= Bangkang papel boys =

Filipino boys who received national recognition during the Arroyo Administration

Erwin Dolera, Jomer Pabalan, and Jayson Vann Banogan, known collectively as the "Bangkang papel" boys (Paper boat boys), were three boys who came to national notice in 2001 when they wrote their plight and aspirations on paper that they folded into boats and sent down the Pasig River towards then-President of the Philippines Gloria Macapagal Arroyo at the Malacañang Palace. The three were survivors of the Payatas garbage slide tragedy of July 2000. Although the paper boats never reached the palace, the activity, organized by an urban poor group, caught the attention of Arroyo.

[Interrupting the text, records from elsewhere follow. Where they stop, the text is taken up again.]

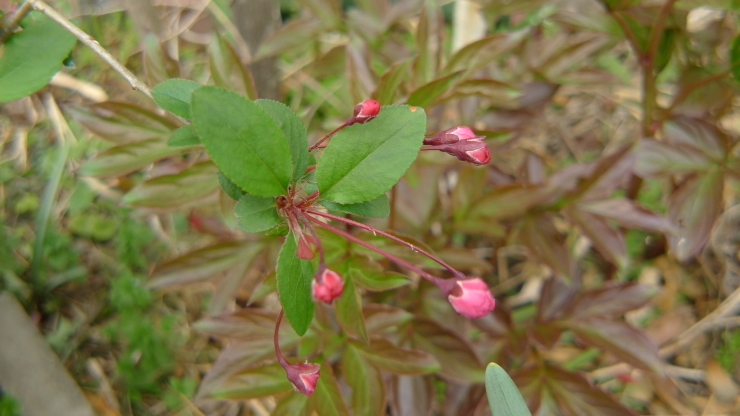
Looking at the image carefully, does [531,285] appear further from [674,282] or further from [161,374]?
[161,374]

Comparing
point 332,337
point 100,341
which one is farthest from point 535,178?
point 100,341

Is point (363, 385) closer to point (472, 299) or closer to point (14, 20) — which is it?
point (472, 299)

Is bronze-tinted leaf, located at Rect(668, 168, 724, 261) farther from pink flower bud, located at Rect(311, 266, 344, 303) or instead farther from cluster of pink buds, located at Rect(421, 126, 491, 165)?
pink flower bud, located at Rect(311, 266, 344, 303)

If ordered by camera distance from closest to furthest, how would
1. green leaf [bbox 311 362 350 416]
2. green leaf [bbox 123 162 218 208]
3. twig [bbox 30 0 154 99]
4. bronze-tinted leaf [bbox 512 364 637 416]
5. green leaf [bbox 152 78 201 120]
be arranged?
green leaf [bbox 152 78 201 120]
twig [bbox 30 0 154 99]
green leaf [bbox 311 362 350 416]
green leaf [bbox 123 162 218 208]
bronze-tinted leaf [bbox 512 364 637 416]

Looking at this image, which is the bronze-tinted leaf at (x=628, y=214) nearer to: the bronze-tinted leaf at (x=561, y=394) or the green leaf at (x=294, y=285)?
the bronze-tinted leaf at (x=561, y=394)

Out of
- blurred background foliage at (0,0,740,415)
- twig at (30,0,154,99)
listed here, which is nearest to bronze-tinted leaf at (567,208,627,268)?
blurred background foliage at (0,0,740,415)

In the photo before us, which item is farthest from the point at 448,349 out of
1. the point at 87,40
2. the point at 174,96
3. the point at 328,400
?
the point at 87,40

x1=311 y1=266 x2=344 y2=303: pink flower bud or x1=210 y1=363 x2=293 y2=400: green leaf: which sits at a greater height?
x1=311 y1=266 x2=344 y2=303: pink flower bud
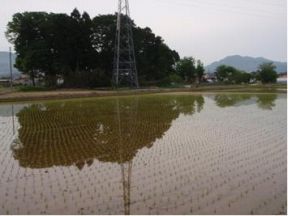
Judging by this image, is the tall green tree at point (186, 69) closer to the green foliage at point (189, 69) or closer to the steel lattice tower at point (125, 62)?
the green foliage at point (189, 69)

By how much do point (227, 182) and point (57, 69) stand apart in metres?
37.7

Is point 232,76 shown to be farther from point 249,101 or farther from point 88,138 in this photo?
point 88,138

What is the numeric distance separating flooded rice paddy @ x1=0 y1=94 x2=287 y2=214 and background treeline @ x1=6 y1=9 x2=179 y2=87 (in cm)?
2839

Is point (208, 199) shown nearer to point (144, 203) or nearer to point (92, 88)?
point (144, 203)

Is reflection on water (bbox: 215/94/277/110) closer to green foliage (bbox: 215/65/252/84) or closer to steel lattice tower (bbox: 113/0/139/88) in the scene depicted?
steel lattice tower (bbox: 113/0/139/88)

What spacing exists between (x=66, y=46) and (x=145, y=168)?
36.4 m

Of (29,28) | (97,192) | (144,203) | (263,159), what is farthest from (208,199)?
(29,28)

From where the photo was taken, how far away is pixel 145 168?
291 inches

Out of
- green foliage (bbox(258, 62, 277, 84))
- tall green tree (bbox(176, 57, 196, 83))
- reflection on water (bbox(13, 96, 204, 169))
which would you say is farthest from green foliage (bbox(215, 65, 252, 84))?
reflection on water (bbox(13, 96, 204, 169))

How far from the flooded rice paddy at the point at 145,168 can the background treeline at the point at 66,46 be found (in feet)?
93.1

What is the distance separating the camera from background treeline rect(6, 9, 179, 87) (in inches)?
1622

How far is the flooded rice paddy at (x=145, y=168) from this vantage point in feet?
17.4

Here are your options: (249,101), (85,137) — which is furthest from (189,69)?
(85,137)

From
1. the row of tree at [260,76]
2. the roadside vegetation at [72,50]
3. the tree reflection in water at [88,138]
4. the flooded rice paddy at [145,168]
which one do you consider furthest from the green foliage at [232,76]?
the flooded rice paddy at [145,168]
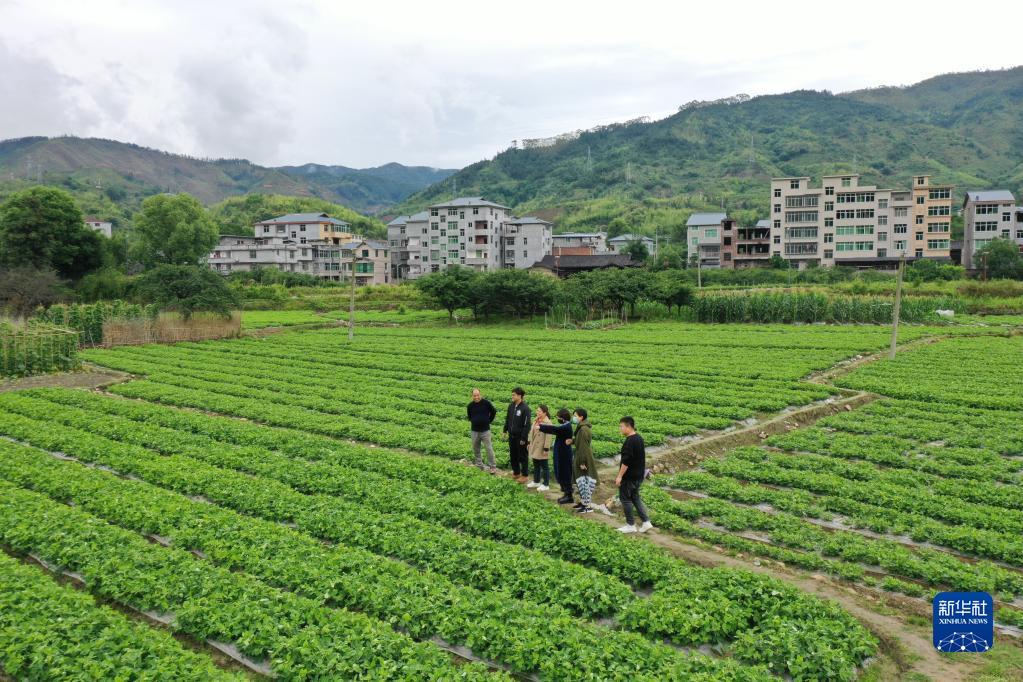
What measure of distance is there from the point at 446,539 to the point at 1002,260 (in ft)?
298

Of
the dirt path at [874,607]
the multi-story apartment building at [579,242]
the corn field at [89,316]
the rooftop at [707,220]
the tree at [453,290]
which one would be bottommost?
the dirt path at [874,607]

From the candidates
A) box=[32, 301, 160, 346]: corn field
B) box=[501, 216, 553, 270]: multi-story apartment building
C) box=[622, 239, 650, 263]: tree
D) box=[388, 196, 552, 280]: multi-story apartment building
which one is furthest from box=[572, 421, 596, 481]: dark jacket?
box=[501, 216, 553, 270]: multi-story apartment building

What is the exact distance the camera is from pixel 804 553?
1223 centimetres

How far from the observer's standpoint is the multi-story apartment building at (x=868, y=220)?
307 feet

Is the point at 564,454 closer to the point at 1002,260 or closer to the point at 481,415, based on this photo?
the point at 481,415

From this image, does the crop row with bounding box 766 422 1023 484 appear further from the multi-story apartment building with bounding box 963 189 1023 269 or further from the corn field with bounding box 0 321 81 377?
the multi-story apartment building with bounding box 963 189 1023 269

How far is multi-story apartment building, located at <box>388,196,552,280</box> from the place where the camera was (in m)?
112

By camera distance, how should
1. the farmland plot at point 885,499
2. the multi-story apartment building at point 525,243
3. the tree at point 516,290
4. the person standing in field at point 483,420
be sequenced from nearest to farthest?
the farmland plot at point 885,499
the person standing in field at point 483,420
the tree at point 516,290
the multi-story apartment building at point 525,243

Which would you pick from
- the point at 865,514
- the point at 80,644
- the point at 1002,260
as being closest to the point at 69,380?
the point at 80,644

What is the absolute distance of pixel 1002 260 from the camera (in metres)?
80.8

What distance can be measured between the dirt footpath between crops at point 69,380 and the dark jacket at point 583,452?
83.2 feet

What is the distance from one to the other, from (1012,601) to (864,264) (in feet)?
311

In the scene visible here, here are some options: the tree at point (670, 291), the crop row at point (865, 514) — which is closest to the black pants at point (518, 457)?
the crop row at point (865, 514)

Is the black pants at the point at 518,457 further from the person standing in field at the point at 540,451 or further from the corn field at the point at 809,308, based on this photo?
the corn field at the point at 809,308
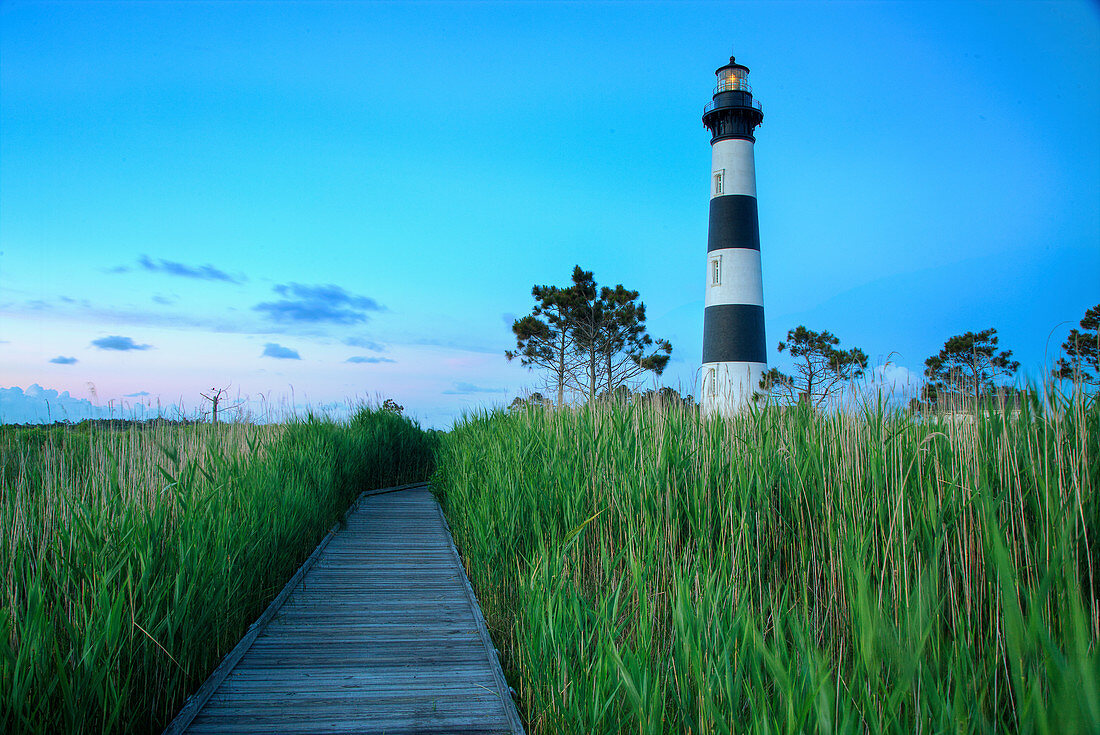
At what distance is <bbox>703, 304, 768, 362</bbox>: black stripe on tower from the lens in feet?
49.4

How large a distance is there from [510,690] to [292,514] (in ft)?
8.59

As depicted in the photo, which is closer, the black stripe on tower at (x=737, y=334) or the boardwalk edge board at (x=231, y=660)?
the boardwalk edge board at (x=231, y=660)

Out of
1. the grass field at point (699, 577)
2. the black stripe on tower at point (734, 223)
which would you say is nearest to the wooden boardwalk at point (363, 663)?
the grass field at point (699, 577)

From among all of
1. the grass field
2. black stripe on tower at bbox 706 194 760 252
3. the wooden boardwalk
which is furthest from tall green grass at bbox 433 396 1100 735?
black stripe on tower at bbox 706 194 760 252

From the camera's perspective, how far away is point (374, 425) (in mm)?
9969

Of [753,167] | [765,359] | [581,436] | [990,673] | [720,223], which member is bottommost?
[990,673]

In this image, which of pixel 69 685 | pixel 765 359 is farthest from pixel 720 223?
pixel 69 685

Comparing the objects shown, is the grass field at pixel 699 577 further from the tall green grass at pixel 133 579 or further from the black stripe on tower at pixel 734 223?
the black stripe on tower at pixel 734 223

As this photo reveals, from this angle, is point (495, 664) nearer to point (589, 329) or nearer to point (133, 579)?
point (133, 579)

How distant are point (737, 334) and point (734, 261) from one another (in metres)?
1.87

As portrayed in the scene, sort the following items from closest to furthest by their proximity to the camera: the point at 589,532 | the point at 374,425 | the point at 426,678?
the point at 426,678
the point at 589,532
the point at 374,425

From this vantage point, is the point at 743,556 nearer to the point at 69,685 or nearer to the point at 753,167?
the point at 69,685

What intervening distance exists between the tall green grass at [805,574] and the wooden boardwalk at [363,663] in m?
0.23

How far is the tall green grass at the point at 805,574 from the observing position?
129cm
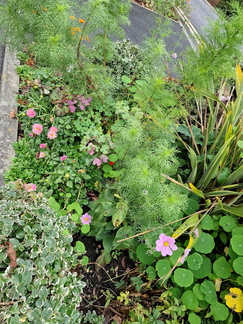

The story of the boys moved the newly installed president, who presented them during her first State of the Nation Address (SONA). She invited the boys to the presidential palace and provided them with scholarships, jobs, and other support. In 2010, the outgoing president promised that the national social welfare and development services will continue to provide educational assistance to the boys.

The Aquino administration assured continued aid for the boys, although Arroyo had promised scholarships only until 2010. Two of the boys continued their studies. Dolera studied mass communication and Pabalan studied information technology.

On July 7, 2016, Dolera, who was a production assistant for News5, died of pneumonia and complications due to tuberculosis at the age of 24.